Historically, we have relied on a combination of debt and equity financings to fund our ongoing cash requirements. The Company's operations have not yet resulted in positive cash flow and accordingly, management may need to raise additional financing. In the third quarter we had an operational cash burn rate of between $900,000 and $600,000 per month, excluding working capital changes.

We estimate our short term cash requirements including working capital requirements, losses and capital expenditures to be on average approximately $1,000,000 per month which we intend to cover using cash on hand of $4,344,438 at September 30, 2012, substantial additional revenues and margins and a commitment of up to $2 million from QAT Investments SA, an affiliate of the Company. We intend to monitor and reduce where necessary cash outflow by delaying capital expenditures and carefully use our resources and protect our strategic assets in order to strengthen our position in the mobile and security services industry. Lastly, our first twelve months convertible loan repayment obligations will be covered through the first quarter of 2013 using the restricted cash balance of $1,308,946 as described in Note 2 to these financial statements.

30 The Company anticipates that they may need additional financing to continue our operations for the longer term. Although we have previously been able to raise capital as needed, including our recent private placement of certain senior secured convertible notes in the principal amount of $8,800,000, such capital may not continue to be available to us at all, or if available, on reasonable terms as required. Further, the terms of such financing may be dilutive to our existing stockholders or otherwise on terms not favorable to us or our existing stockholders. If we are unable to secure additional capital, as circumstances require, or do not succeed in meeting our sales objectives we may be required to change or delay our operations.

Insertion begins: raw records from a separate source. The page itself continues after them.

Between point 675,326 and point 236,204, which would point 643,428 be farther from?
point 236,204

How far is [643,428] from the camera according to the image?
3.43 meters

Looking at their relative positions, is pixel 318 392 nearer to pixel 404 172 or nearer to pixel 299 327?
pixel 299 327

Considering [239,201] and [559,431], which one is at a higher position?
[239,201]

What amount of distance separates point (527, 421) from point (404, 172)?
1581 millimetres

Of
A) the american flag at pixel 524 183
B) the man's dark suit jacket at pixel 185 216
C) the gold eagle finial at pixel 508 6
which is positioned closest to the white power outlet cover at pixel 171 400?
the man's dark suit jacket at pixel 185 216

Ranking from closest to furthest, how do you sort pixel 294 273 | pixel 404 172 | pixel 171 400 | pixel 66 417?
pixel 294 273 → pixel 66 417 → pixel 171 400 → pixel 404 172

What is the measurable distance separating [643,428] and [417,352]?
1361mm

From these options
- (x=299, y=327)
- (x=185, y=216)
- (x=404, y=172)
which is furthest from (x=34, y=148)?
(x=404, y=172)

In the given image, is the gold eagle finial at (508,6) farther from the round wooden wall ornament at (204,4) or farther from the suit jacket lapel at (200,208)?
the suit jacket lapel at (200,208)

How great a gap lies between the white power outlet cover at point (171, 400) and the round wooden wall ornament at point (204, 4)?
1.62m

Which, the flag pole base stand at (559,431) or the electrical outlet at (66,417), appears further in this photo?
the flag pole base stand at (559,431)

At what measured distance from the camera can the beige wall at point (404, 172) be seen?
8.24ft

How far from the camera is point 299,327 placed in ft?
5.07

Operating activities Net cash used in operating activities for the nine months ended September 30, 2012 was $3,667,253 compared to $11,299,140 in the same period 2011, a decrease of $7,631,887. This decrease is primarily attributable to improvements in working capital due to tighter cash management and cost control, as well asto the lower net loss.

Investment activities Net cash used in investment activities for the nine months ended September 30, 2012 was $5,051,228 a decrease of $1,498,477, (or 22.9%) compared to $6,549,705 in the same period 2011. The decrease was attributable to a lower level of purchases of property and equipment by $4,342,480, which was partly offset by the increase in loans to the third party Morodo Ltd. by $138,591, change in restricted cash by $1,597,205, as well as by loans to joint venture partner Modale B.V. (previously known as Elephant Security I B.V.) of $107,618 and by the loan to the related party Elephant Security B.V. of $1,000,589.

Financing activities Net cash received by financing activities for the nine months ended September 30, 2012 was $7,381,675 compared to $24,966,433 for the nine months ended September 30, 2011. In the first nine months of 2012 we received a total of $8,000,000 in gross proceeds from the 8% convertible note and $969,714 from the exercise of warrants and options. After the deduction of deferred financing costs and expenses attributable to share issuances of ($623,081) the net proceeds from financing activities amounted to $8,346,633. In the first nine months of 2012 $964,958 was paid for installment payments and interest related the 8% convertible note.

As a result of the above activities, the Company had the cash and cash equivalents balance of $4,344,438 as of September 30, 2012, a net decrease in cash and cash equivalents of $1,665,138 since December 31, 2011.

Off- Balance Sheet Arrangements The Company did not have any off-balance sheet arrangements that have or are reasonably likely to have a current or future effect on our financial condition, changes in financial condition, revenues or expenses, results of operations, liquidity, capital expenditures or capital resources that is material to investors.